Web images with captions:
########################################

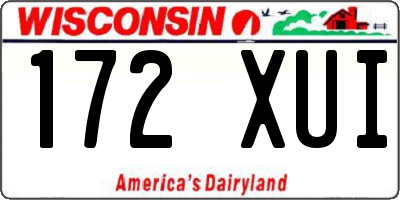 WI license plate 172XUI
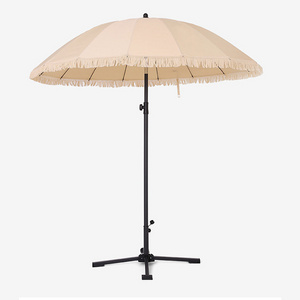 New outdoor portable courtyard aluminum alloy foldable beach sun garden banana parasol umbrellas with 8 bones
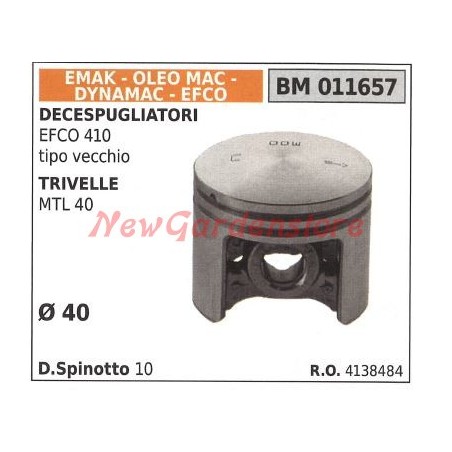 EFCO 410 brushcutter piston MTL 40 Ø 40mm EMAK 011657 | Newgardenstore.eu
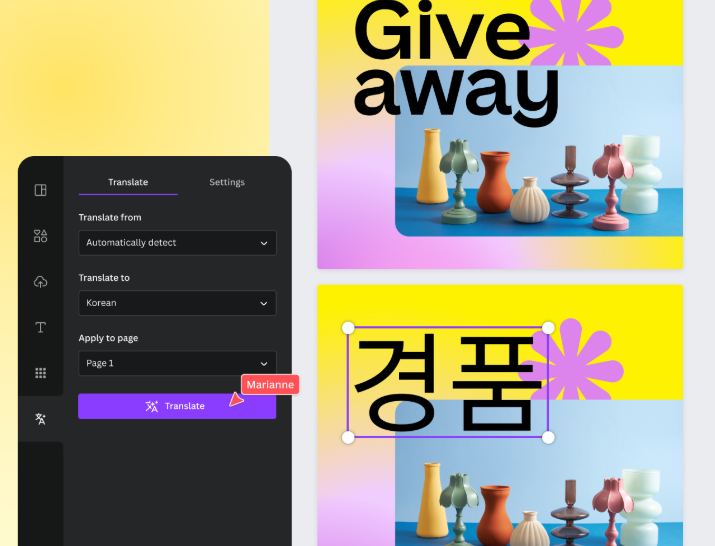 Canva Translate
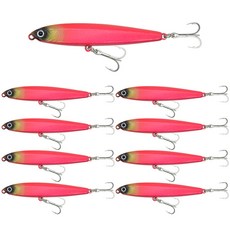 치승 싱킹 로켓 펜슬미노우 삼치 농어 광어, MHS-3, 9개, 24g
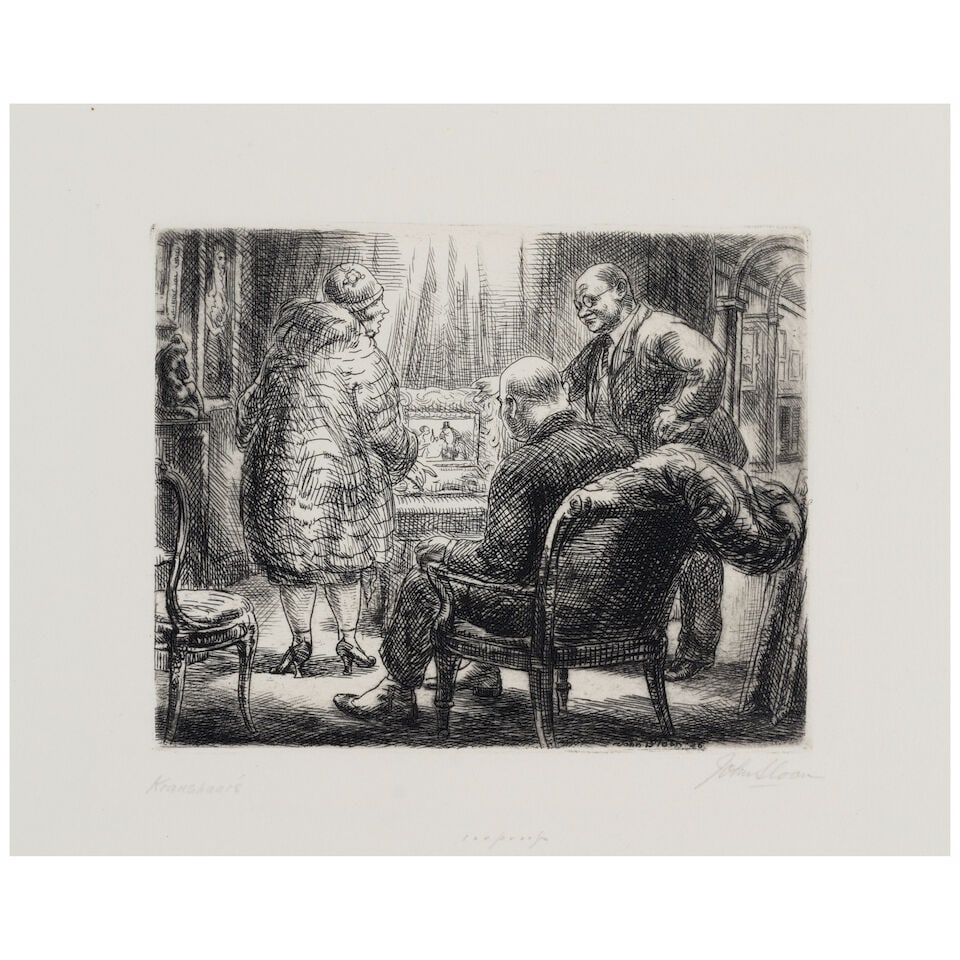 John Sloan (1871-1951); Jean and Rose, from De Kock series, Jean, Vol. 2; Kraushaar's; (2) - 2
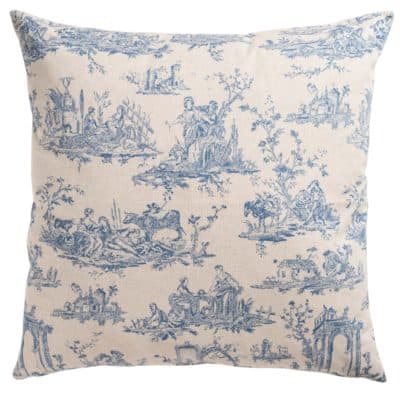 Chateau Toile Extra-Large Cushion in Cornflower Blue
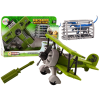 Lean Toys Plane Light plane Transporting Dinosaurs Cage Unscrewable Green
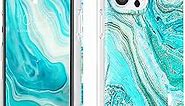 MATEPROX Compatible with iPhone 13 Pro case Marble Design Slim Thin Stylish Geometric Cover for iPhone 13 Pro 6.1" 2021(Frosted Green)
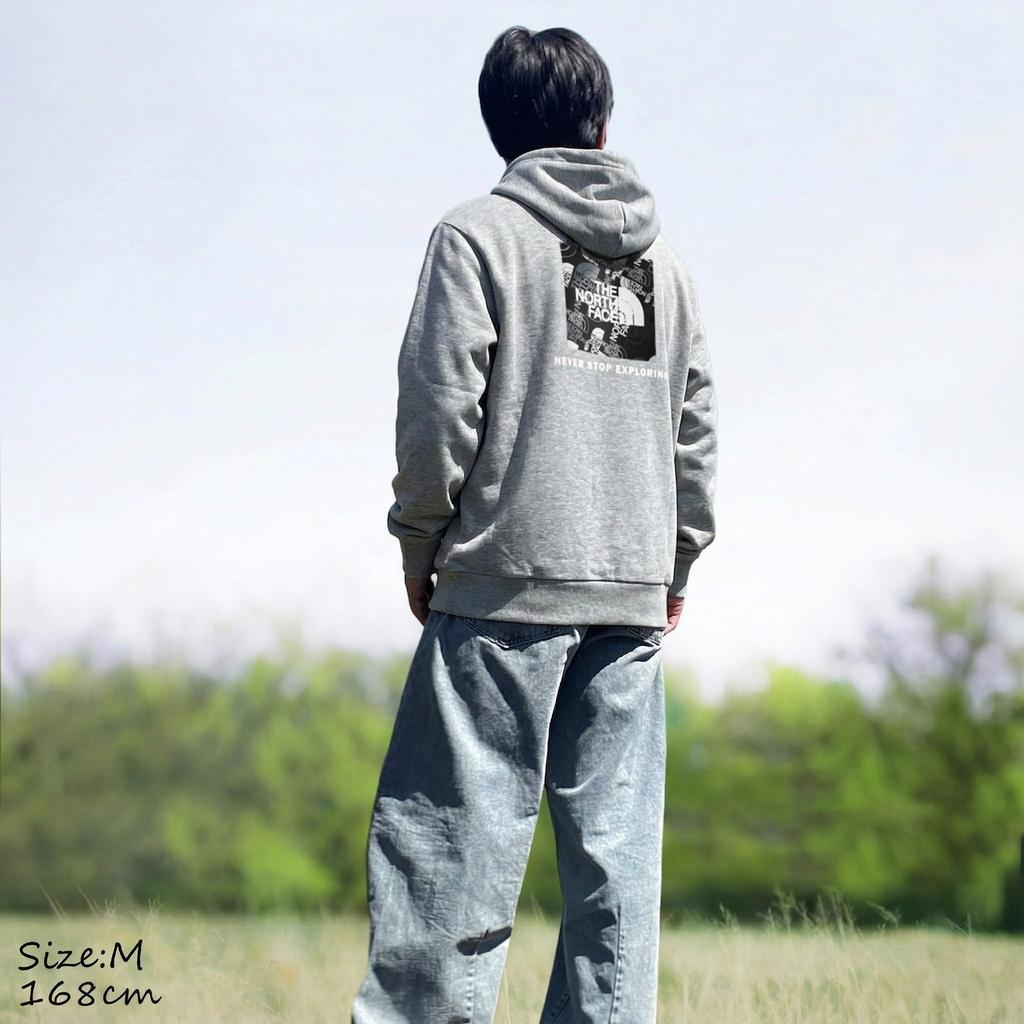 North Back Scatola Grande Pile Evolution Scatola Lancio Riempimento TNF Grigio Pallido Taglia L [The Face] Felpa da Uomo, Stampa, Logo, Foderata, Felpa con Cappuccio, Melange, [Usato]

########################################

- **Assigned task**:
Retype each of the records above word for word, leaving out the picture markers.

- **Final answer**:
 WI license plate 172XUI
 New outdoor portable courtyard aluminum alloy foldable beach sun garden banana parasol umbrellas with 8 bones
 EFCO 410 brushcutter piston MTL 40 Ø 40mm EMAK 011657 | Newgardenstore.eu
 Canva Translate
 치승 싱킹 로켓 펜슬미노우 삼치 농어 광어, MHS-3, 9개, 24g
 John Sloan (1871-1951); Jean and Rose, from De Kock series, Jean, Vol. 2; Kraushaar's; (2) - 2
 Chateau Toile Extra-Large Cushion in Cornflower Blue
 Lean Toys Plane Light plane Transporting Dinosaurs Cage Unscrewable Green
 MATEPROX Compatible with iPhone 13 Pro case Marble Design Slim Thin Stylish Geometric Cover for iPhone 13 Pro 6.1" 2021(Frosted Green)
 North Back Scatola Grande Pile Evolution Scatola Lancio Riempimento TNF Grigio Pallido Taglia L [The Face] Felpa da Uomo, Stampa, Logo, Foderata, Felpa con Cappuccio, Melange, [Usato]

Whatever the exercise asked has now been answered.